Let’s recall that hypertension is a disease of civilization, an observation that dates back to the late 1920s. Just as physicians in Europe and the United States took to measuring blood pressure in their patients with the availability of an instrument that could do so easily and reliably (the sphygmomanometer), missionary and colonial physicians throughout the world took to measuring blood pressure in native populations. Within a decade, noted the British physician Cyril Donnison in 1938 in Civilization and Disease, hypertension was already among the best-documented examples of a disease that seemed specific to Western societies and the more affluent social classes elsewhere. The average blood pressure in isolated populations eating traditional diets was inevitably low, but not dissimilar to the average blood pressure of Europeans and Americans who had not yet reached middle age. Hypertension was never seen in these populations, and blood pressure, if anything, dropped lower with age, which is the opposite of what happens in developed nations.
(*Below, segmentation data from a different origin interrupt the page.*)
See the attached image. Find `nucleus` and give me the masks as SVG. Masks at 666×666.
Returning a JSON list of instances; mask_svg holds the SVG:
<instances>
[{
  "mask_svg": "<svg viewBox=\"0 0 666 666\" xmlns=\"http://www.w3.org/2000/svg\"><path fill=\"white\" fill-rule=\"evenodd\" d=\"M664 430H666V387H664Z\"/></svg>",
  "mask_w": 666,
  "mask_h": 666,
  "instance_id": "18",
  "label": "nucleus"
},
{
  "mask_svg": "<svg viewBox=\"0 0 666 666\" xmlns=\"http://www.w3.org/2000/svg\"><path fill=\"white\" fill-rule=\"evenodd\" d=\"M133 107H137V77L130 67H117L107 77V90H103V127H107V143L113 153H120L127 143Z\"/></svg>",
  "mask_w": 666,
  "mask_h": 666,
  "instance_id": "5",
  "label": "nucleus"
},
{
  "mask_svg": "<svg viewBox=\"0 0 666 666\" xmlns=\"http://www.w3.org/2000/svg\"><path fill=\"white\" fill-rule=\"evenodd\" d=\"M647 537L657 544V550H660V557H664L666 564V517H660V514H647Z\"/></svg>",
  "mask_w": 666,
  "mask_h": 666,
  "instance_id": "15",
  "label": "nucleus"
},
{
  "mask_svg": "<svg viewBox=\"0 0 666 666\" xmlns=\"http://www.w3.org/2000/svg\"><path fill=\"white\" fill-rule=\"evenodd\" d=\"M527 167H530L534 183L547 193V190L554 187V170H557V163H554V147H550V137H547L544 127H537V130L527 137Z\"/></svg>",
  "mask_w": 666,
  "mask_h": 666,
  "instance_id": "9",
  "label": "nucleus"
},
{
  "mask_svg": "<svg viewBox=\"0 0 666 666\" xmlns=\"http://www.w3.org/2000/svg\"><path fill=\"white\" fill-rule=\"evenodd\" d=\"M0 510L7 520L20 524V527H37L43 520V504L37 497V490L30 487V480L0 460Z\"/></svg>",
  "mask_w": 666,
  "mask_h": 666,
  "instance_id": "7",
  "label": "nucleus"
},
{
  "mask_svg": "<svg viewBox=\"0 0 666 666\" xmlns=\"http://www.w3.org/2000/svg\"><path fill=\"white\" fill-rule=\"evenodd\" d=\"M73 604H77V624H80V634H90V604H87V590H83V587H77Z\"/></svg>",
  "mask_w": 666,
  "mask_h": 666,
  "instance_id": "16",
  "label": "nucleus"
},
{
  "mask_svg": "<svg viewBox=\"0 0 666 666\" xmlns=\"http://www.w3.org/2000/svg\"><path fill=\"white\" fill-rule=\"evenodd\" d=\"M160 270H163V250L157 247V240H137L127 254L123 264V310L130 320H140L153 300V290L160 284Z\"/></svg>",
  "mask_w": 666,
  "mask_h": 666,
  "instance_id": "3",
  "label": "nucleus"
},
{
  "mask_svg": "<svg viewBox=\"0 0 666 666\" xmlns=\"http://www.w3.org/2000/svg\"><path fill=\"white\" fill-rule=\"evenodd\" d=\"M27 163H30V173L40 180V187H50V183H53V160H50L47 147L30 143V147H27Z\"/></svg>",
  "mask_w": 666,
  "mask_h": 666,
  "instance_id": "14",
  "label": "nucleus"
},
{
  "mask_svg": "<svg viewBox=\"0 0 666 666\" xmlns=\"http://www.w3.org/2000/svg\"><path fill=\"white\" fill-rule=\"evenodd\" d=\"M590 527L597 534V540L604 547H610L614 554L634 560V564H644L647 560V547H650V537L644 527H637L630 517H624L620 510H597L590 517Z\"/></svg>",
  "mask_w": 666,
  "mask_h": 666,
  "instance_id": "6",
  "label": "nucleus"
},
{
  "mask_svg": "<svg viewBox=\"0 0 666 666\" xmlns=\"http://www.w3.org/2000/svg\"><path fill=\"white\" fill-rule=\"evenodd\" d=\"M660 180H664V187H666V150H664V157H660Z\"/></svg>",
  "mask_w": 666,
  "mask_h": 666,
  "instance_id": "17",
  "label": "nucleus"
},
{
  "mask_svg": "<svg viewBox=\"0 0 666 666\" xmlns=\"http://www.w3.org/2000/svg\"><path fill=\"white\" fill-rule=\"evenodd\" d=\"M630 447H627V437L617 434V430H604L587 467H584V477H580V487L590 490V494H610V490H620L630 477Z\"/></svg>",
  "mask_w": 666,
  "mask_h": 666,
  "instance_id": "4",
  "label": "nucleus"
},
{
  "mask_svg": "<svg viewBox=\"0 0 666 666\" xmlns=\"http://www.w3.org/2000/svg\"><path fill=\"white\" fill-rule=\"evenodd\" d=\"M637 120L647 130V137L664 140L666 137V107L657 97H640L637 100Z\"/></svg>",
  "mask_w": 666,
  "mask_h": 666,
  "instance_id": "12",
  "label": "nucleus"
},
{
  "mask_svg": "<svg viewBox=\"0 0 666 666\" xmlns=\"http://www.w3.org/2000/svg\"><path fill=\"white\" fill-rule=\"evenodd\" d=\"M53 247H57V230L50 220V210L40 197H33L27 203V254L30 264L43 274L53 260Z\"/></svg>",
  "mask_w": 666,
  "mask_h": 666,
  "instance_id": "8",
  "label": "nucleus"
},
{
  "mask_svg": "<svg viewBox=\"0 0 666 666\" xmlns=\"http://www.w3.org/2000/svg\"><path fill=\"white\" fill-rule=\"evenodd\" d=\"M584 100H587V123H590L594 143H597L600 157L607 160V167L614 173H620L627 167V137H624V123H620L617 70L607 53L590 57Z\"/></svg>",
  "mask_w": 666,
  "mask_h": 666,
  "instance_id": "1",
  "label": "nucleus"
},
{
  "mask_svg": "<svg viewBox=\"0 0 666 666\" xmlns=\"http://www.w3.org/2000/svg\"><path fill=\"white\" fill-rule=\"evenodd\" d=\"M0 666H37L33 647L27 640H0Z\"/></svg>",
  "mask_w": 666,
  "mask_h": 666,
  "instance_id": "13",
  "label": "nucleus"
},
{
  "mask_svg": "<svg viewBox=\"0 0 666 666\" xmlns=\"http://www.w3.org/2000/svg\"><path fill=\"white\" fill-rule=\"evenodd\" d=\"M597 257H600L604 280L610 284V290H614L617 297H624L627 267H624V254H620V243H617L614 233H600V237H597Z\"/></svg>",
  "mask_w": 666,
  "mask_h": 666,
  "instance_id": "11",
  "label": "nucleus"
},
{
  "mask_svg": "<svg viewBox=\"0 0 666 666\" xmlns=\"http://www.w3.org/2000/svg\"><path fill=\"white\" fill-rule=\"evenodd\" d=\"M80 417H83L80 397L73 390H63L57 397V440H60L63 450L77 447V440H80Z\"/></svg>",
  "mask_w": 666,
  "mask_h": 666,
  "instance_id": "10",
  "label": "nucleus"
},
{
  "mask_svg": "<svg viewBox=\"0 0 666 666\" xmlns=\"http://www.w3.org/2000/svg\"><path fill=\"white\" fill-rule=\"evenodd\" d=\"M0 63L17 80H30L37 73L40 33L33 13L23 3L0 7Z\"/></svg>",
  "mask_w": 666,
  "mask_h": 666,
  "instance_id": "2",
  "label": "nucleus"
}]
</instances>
In 1929, Donnison reported that he had measured the blood pressure in a thousand Kenyan nomads and found it similar to that of Europeans for those men under forty, but not so after that: “It tends to come down in the African,” Donnison wrote, “whereas in the white races it continues its tendency to rise until the eighth decade.” The Kenyan nomads in their sixties had an average systolic blood pressure forty points lower than that of European men of the same age. Over the next forty years, these observations would be confirmed in isolated populations throughout the world.
With exposure to Western lifestyles and diets, however, blood pressure among these native populations began to rise with age, as it does in Europe and America, and the average blood pressure and the incidence of hypertension increased as well. In Kenya and Uganda, British physicians considered hypertension to be nonexistent among their African patients in the late 1930s. By the 1950s, more than 10 percent of native Africans checking into hospitals for any reason were diagnosed with clinical hypertension. That number had risen to over 30 percent by the mid-1960s. By the 1970s, hypertension was considered as frequent in the native African populations as it was in Europe or America. In some urban populations, hypertension rates as high as 60 percent were reported.
Until the salt hypothesis began receiving serious attention in the 1960s, the investigators paid little attention to nutritional explanations for the rise in blood pressure that accompanied Western diets and lifestyles. Instead, they debated whether it was the stress and tension of what they considered civilized life that led blood pressure to rise, as Donnison believed. Once the salt hypothesis raised the possibility that diet was responsible, investigators began to perceive the presence or absence of hypertension in isolated populations purely as a test of the salt hypothesis. Since hypertension only appeared in these populations when they gained access to Western diets, which frequently included salt-rich processed foods, the investigators saw their studies as confirming the salt hypothesis. By the 1990s, the absence of hypertension in isolated populations eating their traditional diets was still the most compelling evidence in support of the hypothesis.
Of course, the same societies that ate little or no salt ate little or no sugar and white flour, so the evidence supported both hypotheses, although the investigators were interested in only one. The notion that the refined-carbohydrate hypothesis could explain many of the other chronic changes in health among these populations was rarely discussed. In two cases—Gerald Shaper’s studies of nomadic tribes in Kenya and Uganda, and Ian Prior’s studies of South Pacific Islanders—the investigators first implicated refined carbohydrates as a possible cause of the emergence of hypertension in their populations, because sugar and flour constituted the conspicuous additions to the diet with Western influence. Then they embraced salt as the culprit, after they became aware that investigators in the U.S. believed salt to be the problem. In the early 1970s, when the Harvard hypertension specialist Lot Page and his colleagues set out to study “the antecedents of cardiovascular disease” in the Solomon Islands, they, too, considered their research to be solely a test of the salt hypothesis, so salt was the only aspect of the Solomon Islanders’ diet that they assessed. In what came to be considered a seminal study in the field, they concluded naturally enough that suspicion of the cause of high blood pressure among the islanders “falls most heavily on salt intake.”